Buryatia’s human rights commissioner, Yulia Zhambalova, would like to know more about the cell described to her during a recent prison tour as “the torture room.” Zhambalova has filed formal requests with the district attorney’s office and the local branch of the Federal Penitentiary Service, asking for more information about the mysterious room at Correctional Facility No. 2 in Ulan-Ude. During her inspection of the prison, she says a guard pointed to an empty cell and said it was for torturing inmates. Without any explanation, the guard later vanished from the tour, and the deputy warden suggested that he’d suddenly left on vacation. Other prison staff reportedly told Zhambalova that the remark about a torture room was only a joke.

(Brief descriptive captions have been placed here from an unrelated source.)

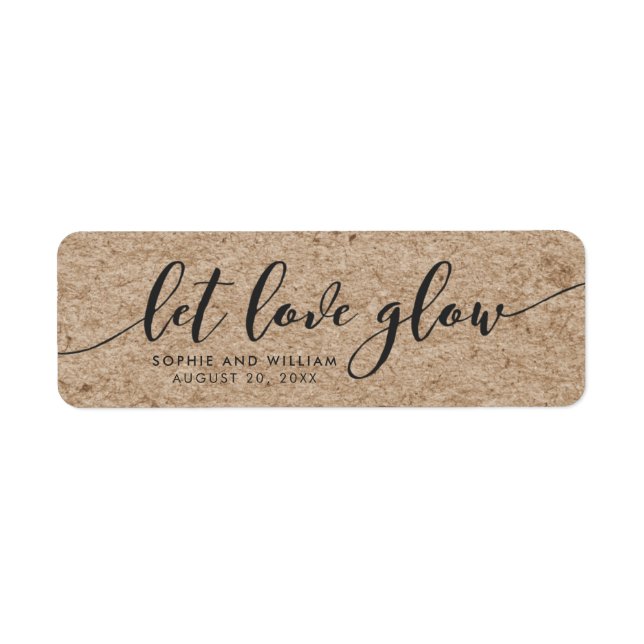Rustic Faux Kraft Let Love Glow Wedding Favor Label (Front)
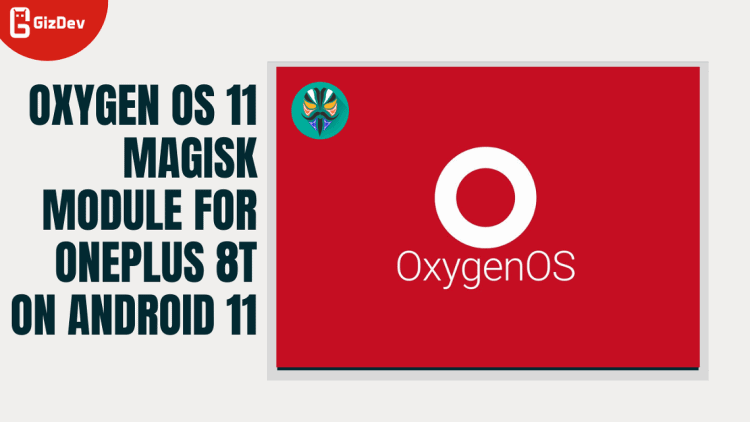 Oxygen OS 11 Magisk Module For OnePlus 8T on Android 11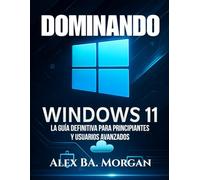 DOMINANDO WINDOWS 11: La guía definitiva para principiantes y usuarios avanzados
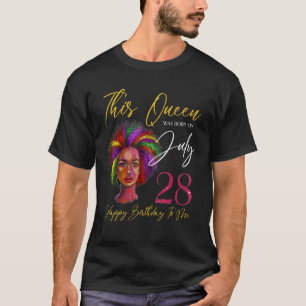This Queen Was Born On July 28 Black Woman Girl Bi T-Shirt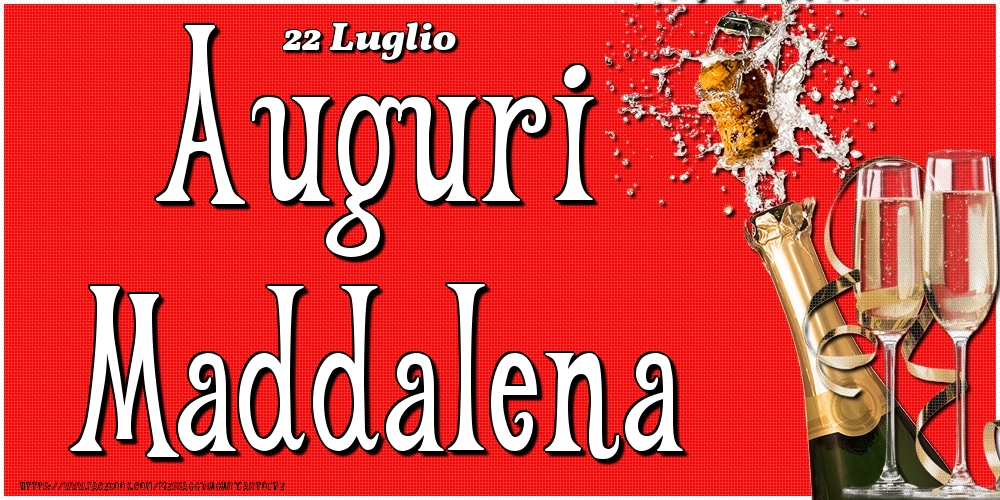 Cartoline di onomastico - Champagne | 22 Luglio - Auguri Maddalena!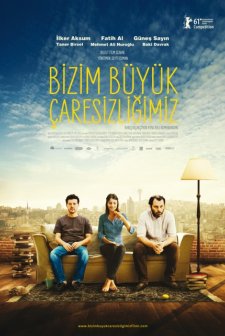 Bizim Büyük Çaresizliğimiz (2011) afişi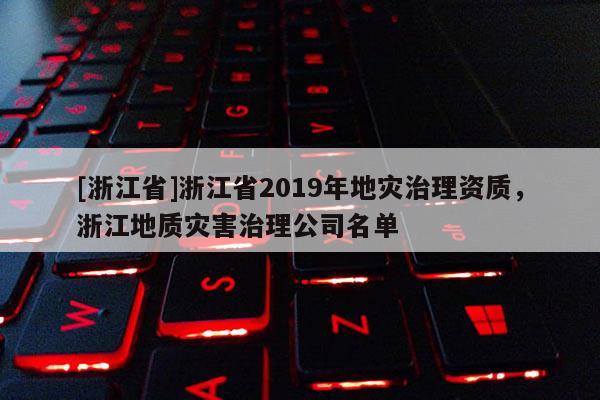 [浙江省]浙江省2019年地災治理資質，浙江地質災害治理公司名單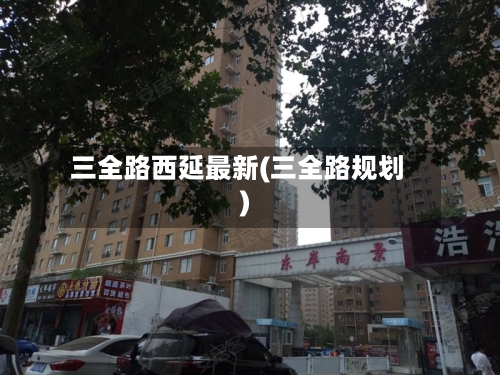 三全路西延最新(三全路规划)
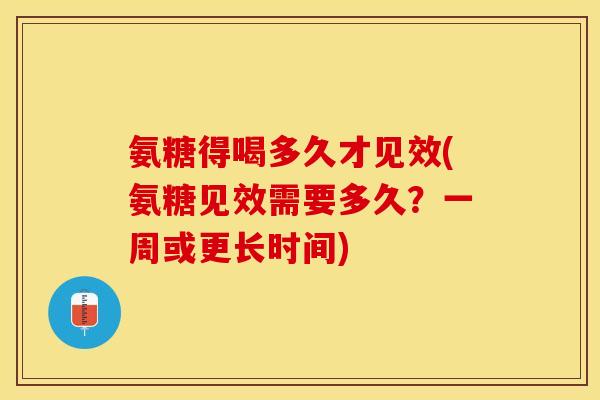 氨糖得喝多久才见效(氨糖见效需要多久?一周或更长时间) 氨糖得喝多久才见效(氨糖见效需要多久?一周或更长时间)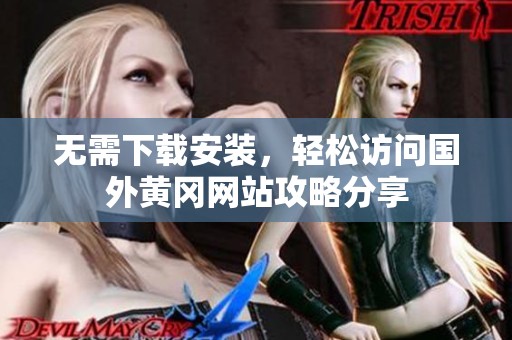 无需下载安装，轻松访问国外黄冈网站攻略分享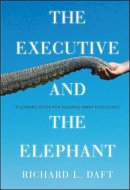 Richard L. Daft - The Executive and the Elephant - 9780470372265 - V9780470372265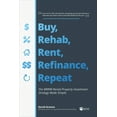 thumbnail image 1 of Buy, Rehab, Rent, Refinance, Repeat: The Brrrr Rental Property Investment Strategy Made Simple (Paperback), 1 of 1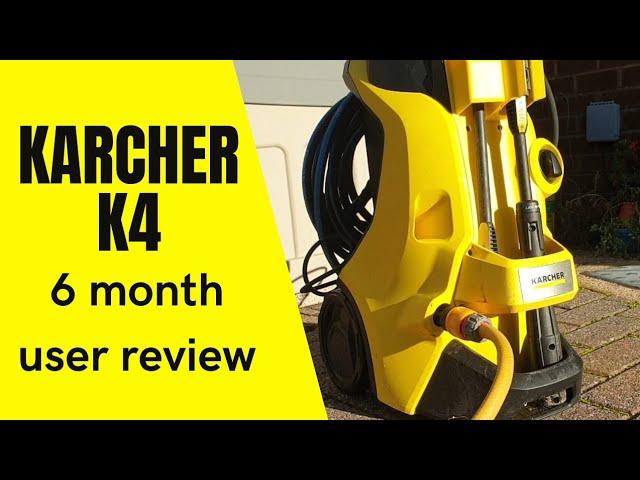 Karcher K4 pressure washer 6 month review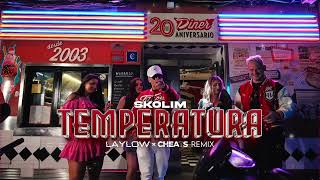 SKOLIM - Temperatura (LAYLOW X CHEATS REMIX)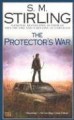 The Protector's War - S.M. Stirling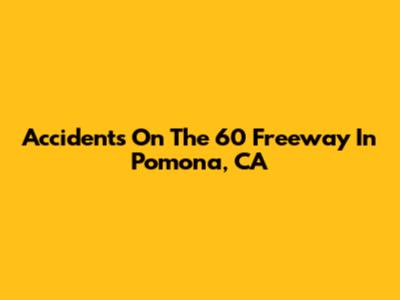 Accidents On The 60 Freeway In Pomona, CA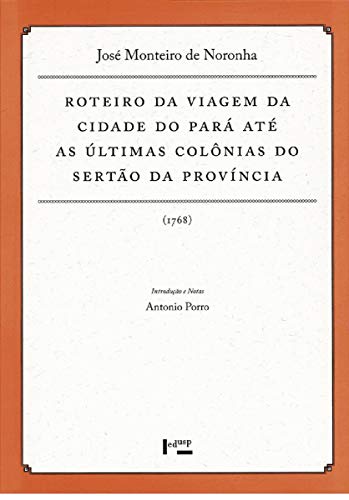 Roteiro da Viagem da Cidade do Pará Até as Últimas Colônias do Sertão da Província. 1768 - Coleção Documenta Uspiana
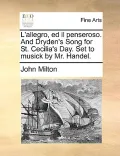 L'Allegro, Ed Il Penseroso. and Dryden's Song for St. Cecilia's Day. Set to Musick by Mr. Handel.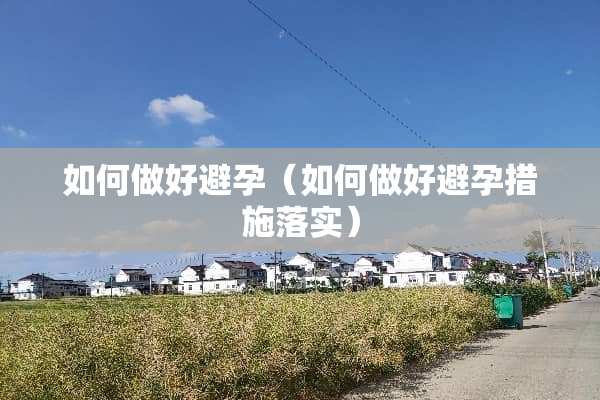 如何做好避孕（如何做好避孕措施落实）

What’s so special about a “joke”?

Russian prisons are notoriously rough, but the public has been especially conscious of the prison system’s human rights abuses in the wake of multiple torture scandals. In July, the newspaper Novaya Gazeta sparked the current wave of publicity by leaking video footage of more than a dozen guards beating an inmate in Yaroslavl. In mid-August, Meduza counted more than 50 reported cases of torture by Russian prison and law enforcement officials — all within the past eight months.

Most recently, on August 30, federal investigators in Belgorod opened a criminal case, following media reports about the torture of three inmates at a prison in Valuyki. What Zhambalova overheard may well have been a joke, but her concerns are not without merit.